Eye For Film >> Movies >> Always Together (2014) Film Review
Always Together
Reviewed by: Amber Wilkinson
Sometimes you have to admit you were wrong. When I was critical of the far-fetched set-up of Captain Fantastic at Sundance, which sees a family living off the grid under the watchful eye of a counter-culture patriarch, I didn't imagine that less than a year later I would be watching a documentary featuring a family on whom that movie could partially be based. Although, inevitably, the reality of life in the Mlcoch household is much more complex than Matt Ross's film imagines.
Petr and Simona are rearing nine children, from around age three to late teens in there ramshackle homestead in Šumava in southern Bohemia. They don't have much money - as evidenced by a trip at the start of the film to a Czech employment office - but they work as a collective, sharing the chores. It's a Bohemian lifestyle to the full, with the youngest children often seen scurrying up trees to worryingly high altitudes without their dad batting an eye-lid.
There's unstructured but seemingly thorough home schooling from Simona and, in many respects, the kids seem perfectly happy.
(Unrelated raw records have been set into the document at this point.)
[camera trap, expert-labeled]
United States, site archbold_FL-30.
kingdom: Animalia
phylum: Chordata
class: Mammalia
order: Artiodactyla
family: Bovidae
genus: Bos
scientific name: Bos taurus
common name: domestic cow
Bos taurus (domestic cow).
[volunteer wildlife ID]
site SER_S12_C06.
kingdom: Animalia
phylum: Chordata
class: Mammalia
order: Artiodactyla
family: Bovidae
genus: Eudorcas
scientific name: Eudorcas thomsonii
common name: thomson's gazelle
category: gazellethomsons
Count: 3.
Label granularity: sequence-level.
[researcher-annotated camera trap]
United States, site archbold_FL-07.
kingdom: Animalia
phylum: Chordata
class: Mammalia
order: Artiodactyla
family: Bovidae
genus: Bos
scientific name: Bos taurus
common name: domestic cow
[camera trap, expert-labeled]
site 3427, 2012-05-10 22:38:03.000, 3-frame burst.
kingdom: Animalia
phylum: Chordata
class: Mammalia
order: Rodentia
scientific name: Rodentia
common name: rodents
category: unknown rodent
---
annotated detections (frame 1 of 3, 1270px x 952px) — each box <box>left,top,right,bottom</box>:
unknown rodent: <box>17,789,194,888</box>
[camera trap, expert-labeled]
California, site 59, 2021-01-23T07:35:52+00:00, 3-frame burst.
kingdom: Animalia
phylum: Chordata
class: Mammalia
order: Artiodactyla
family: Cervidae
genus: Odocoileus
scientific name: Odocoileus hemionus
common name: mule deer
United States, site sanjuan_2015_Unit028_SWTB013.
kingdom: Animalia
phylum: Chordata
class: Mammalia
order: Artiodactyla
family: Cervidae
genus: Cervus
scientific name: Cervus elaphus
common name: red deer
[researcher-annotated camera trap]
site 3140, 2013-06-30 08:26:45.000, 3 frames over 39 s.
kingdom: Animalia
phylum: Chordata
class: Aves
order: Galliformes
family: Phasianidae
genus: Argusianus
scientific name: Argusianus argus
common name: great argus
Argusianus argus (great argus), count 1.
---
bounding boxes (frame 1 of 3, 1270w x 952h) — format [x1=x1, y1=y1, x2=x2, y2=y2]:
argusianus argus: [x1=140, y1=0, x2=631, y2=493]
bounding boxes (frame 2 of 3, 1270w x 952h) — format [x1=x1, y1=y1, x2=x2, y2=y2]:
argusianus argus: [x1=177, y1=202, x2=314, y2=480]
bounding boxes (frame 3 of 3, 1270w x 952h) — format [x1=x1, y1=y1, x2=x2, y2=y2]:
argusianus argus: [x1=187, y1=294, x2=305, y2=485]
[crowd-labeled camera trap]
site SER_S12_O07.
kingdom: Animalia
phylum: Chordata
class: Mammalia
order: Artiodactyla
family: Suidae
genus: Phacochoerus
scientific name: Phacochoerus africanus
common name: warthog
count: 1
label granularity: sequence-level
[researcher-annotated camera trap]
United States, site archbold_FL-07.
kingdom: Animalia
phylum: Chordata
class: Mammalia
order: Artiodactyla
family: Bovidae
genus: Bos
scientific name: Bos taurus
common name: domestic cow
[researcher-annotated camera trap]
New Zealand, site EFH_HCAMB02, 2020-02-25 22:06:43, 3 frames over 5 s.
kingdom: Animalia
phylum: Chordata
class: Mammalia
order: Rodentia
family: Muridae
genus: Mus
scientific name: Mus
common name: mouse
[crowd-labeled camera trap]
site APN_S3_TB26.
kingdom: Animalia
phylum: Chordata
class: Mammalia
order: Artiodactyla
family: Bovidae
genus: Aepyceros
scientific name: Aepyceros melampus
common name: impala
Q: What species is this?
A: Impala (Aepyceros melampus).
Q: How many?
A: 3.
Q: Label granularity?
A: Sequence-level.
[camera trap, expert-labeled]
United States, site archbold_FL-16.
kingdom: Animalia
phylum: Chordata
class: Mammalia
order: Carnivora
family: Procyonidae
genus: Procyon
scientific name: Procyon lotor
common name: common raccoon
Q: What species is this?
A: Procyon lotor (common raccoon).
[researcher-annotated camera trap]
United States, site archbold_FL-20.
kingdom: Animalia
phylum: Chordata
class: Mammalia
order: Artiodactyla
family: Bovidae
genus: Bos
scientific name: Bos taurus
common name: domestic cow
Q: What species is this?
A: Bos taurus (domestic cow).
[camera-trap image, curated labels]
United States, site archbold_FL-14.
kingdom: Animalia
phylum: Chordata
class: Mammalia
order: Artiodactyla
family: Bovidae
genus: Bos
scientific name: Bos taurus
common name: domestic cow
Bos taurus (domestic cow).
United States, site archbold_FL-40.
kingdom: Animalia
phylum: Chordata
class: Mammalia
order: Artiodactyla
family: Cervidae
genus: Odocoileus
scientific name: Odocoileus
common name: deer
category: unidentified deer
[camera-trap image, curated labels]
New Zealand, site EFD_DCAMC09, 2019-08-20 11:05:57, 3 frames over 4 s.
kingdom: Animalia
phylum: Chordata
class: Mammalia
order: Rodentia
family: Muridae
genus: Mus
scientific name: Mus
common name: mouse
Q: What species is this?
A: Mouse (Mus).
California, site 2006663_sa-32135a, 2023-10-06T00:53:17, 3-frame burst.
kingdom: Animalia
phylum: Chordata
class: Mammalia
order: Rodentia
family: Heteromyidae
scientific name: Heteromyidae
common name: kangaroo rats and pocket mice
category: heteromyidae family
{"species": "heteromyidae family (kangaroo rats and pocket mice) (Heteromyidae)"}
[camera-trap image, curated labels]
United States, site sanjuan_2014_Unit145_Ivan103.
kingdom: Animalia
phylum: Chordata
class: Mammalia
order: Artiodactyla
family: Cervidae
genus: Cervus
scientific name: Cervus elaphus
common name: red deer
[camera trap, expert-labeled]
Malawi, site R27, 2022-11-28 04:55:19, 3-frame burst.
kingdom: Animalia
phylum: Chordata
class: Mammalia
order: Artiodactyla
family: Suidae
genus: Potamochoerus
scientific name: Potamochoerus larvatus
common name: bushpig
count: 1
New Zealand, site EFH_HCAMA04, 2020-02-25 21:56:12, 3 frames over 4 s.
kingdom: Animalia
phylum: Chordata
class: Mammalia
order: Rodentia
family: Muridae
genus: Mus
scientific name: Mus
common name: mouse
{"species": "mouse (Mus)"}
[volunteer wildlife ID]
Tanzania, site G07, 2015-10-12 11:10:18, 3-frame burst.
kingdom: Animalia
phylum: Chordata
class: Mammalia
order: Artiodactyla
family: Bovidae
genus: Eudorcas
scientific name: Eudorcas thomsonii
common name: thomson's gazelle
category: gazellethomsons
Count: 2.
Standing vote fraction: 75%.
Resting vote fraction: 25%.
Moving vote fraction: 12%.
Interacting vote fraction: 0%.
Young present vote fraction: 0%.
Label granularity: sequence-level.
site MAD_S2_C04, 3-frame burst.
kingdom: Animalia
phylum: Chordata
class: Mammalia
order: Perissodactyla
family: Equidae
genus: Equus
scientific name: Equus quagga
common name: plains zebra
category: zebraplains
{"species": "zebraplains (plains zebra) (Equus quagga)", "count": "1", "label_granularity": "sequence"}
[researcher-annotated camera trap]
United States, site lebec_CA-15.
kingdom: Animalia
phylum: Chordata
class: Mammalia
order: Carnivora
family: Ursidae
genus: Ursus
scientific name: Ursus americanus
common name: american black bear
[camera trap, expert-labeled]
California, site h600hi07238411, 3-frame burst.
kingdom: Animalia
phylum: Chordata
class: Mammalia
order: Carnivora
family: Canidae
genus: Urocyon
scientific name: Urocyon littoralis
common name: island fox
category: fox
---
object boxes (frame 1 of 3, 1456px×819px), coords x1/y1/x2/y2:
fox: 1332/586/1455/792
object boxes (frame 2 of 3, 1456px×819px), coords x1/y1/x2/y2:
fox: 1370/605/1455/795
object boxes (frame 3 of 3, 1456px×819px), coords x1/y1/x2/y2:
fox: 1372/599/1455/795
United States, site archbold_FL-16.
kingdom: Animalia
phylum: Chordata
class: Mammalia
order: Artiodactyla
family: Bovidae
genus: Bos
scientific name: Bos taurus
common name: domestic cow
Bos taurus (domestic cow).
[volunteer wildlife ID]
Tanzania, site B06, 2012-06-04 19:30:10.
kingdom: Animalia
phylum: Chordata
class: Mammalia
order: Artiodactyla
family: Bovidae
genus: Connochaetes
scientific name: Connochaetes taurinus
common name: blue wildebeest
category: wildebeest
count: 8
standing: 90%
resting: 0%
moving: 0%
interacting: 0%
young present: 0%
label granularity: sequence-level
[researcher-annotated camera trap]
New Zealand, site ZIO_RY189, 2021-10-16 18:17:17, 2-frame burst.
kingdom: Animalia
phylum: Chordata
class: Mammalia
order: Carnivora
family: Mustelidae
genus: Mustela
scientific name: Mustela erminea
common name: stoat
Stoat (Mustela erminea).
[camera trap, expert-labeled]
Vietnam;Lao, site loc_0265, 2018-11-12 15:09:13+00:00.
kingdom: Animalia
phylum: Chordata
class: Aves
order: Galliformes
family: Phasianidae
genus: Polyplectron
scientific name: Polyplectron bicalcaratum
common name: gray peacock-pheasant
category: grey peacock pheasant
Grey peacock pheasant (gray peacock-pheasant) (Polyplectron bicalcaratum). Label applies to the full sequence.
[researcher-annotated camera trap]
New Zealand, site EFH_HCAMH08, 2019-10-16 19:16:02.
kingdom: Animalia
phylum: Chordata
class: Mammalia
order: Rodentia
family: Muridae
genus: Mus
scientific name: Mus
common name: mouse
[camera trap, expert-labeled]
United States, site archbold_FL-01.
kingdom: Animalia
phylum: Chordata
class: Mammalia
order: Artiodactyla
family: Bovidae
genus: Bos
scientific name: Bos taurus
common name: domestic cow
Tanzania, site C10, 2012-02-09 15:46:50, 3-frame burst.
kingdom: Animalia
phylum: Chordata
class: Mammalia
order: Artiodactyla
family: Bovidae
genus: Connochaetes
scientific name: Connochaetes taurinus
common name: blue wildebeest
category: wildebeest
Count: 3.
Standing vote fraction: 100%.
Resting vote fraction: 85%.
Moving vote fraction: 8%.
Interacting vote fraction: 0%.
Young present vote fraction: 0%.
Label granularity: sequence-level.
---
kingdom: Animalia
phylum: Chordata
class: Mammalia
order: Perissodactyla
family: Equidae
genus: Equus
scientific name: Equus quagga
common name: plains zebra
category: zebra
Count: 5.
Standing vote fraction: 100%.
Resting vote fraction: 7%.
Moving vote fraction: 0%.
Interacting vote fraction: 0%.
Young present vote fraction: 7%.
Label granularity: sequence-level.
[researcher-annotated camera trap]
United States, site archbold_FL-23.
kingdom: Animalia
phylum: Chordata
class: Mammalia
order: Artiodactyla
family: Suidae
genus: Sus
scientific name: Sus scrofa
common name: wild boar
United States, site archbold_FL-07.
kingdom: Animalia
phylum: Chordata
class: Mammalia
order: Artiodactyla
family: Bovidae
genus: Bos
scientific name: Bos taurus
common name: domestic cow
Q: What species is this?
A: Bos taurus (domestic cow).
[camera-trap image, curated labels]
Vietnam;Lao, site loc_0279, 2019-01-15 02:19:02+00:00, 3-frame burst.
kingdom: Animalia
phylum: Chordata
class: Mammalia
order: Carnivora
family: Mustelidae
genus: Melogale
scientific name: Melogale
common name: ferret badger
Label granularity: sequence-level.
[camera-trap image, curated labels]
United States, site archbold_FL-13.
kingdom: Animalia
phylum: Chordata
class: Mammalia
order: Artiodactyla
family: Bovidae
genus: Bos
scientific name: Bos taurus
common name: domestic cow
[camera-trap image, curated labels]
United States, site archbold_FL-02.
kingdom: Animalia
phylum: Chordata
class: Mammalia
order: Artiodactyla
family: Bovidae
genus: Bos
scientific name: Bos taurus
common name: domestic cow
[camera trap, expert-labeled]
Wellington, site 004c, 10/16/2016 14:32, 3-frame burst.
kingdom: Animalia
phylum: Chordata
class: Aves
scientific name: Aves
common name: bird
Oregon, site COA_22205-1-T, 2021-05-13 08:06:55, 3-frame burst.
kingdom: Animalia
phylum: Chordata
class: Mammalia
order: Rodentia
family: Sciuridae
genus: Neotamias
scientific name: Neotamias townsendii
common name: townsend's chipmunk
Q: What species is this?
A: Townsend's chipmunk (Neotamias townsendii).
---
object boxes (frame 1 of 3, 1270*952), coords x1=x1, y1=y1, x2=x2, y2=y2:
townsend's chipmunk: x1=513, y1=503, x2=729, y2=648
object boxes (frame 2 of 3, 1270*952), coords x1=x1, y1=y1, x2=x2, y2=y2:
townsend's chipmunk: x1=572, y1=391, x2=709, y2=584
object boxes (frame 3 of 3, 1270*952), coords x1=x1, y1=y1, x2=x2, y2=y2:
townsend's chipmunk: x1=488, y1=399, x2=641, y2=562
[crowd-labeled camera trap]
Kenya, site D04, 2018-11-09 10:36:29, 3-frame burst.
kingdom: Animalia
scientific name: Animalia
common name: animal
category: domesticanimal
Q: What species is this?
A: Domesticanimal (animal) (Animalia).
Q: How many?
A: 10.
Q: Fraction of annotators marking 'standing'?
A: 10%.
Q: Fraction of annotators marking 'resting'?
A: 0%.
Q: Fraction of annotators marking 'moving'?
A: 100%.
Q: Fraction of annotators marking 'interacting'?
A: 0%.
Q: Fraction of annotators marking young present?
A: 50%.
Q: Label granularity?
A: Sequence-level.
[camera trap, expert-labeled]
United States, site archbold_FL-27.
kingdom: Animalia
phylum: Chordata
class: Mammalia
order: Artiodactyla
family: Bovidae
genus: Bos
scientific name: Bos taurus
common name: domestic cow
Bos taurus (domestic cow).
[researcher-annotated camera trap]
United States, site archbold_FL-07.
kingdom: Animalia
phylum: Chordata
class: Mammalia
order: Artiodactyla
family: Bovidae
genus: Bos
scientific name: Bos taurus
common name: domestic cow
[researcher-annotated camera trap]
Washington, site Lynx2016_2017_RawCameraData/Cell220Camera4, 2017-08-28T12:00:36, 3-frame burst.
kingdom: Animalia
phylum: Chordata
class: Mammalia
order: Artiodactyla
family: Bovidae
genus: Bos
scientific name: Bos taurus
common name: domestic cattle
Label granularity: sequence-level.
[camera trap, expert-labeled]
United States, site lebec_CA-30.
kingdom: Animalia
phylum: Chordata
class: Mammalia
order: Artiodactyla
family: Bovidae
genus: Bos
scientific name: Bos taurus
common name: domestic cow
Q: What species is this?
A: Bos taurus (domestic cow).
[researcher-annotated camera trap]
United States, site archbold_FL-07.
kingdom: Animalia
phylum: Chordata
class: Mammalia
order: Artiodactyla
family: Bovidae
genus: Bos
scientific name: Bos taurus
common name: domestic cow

They're also talented. The two oldest boys make guitars and play flamenco music on them in perfect synch, often to raise cash for the family, while one of the youngest, being tested on her maths skills in a school room, shows she's learnt plenty with the help of her mum.
In every idyll, however, there is a 'but' and, in this case, it's the ever-present Petr, who has some very precise views of what it means to be a father - or as he terms it "author" of his family. It's not just that he packs all but one of them off in a camper van to live in the shadow of a motorway bridge in Spain - a move, which like much of the film is observed by director Eva Tomanová without any explanation. He also seems to be omnipresent elsewhere, such as when one of his sons declares "I've always been happy," while being unable to go into detail and looking apprehensively at his dad. Equally, when one of his youngest girls is quizzed about whether she has ever received a present, seems unable to answer and keeps glancing at him as if for confirmation.
Beyond that, there are frequent references to corporal punishment. Although we never see Petr do more than lightly cuff one of his children over the head, he often mentions smacking and the fact that it has an immediate effect on them speaks volumes.
Tomanová, making her debut here, shows rather than tells their story, leaving us to interpret whether the girl's school testing is related to the family packing up and heading to Spain is a bid to avoid state intervention or merely just part of an annual pilgrimage to escape the worst of the cold. She let's the children's wariness of their father speak for itself, a hands-off approach that is sometimes frustrating as we wonder what, if any, part social workers or the state are involved with the family. As the film ends, there is a suggestion that "always" may not be forever at least for some of the clan, a development that most will view as optimistic.